The blog of the John S. and James L. Knight Foundation
Maybe you’re like a lot of people. When someone puts a word like “new” in all uppercase in the title of their art exhibit, as the current “Converging Visions: NEW Works in Fiber” at the galleries in Summit Artspace, a Knight Arts grantee, you kind of wonder what all the fuss is about.
Why the emphasis you might ask yourself. I’m not sure you’ll get a full answer by visiting the display that will run through the end of July, but give it a shot, especially if you are into fiber-based works.
The eight female artists on display (Jean M. Evans, Polly Gilmore, Fredericka A. Hagerty, Karen Hinkle, Kris Kapenekas, Maryt Platis Kapenekas, Kathryn Markel Levy and Jean A. Markowitz) are, as organizers say, “Textile artists with diverse backgrounds and training that create expressive pieces from beadwork to painting on cloth, joining impossible fabric shapes in sculptural forms and with manipulated papers and fabrics.”
The group also apparently represents an “art collective” that “began working together in 1994 to support and critique each others’ work and experience art together.” The eight-member Collective Fiber Artists are united by their creative interest in contemporary fiber and the ways that it can be employed for, united with, and reworked to, yield new and interesting art.
So that’s probably the basis of the “new” in the title. These artists are exploring, taking artistic chances with diverse fabrics and other materials. It’s research at the “let’s try it” level, and, as academics might put it, it’s peer reviewed in a way.
The women certainly upheld the premise of working with diverse materials. Polly Gilmore’s “Incident in February” is a composite of computer generated printed photos, threads, paint, inks, pencils, wire, ribbon and hand embroidery. You wouldn’t know that from the delicately created array of conjoined panels lush with shades of purple.
Kris Kapenekas’ “Target Practice, i.e. Don’t Mess with Jack” has its own strange and visually arresting combination. Done with discharge stitch resist, pieced and bonded, commercial fabric, Heat n’ Bond, the black and brown array of varying targets are unique in that they each have a bullet hole somewhere close to dead center on each of nine targets.
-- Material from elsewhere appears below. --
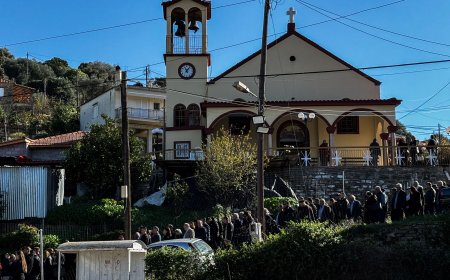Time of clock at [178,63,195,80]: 11:06
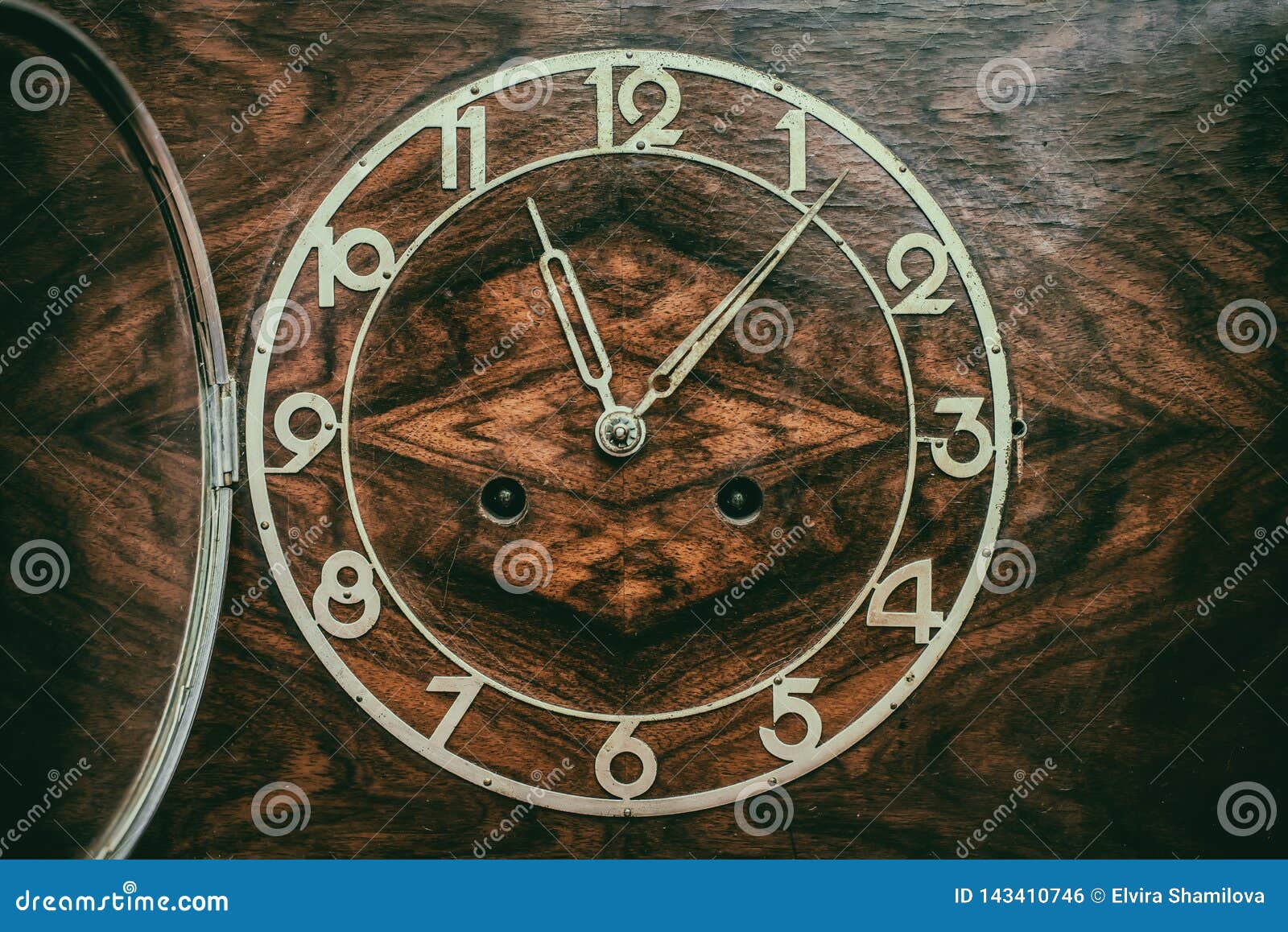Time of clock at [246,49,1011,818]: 11:06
There is a placard explaining “Jack” from the title; he’s the guy who from 30-some paces away put them all there.
Most of the works displayed are two-dimensional pieces on the walls and are well laid out for catching viewers’ eyes. They are frequently highly-colored and striking works, like Jean Evans’ “Tomato Takeover,” a rich quilt that is hand painted, appliqued and machine quilted, or Karen Hinkle’s “Origins,” a work in cotton, batik and wood fibers on canvas.
“Converging Visions: NEW Works in Fiber” will be on display through July 27th at Summit Artspace, 140 E. Market St.; 330-376-8480; www.akronareaarts.org. Hours are 12-9 p.m., Thursday and 12-5 p.m., Friday-Saturday. Admission is free.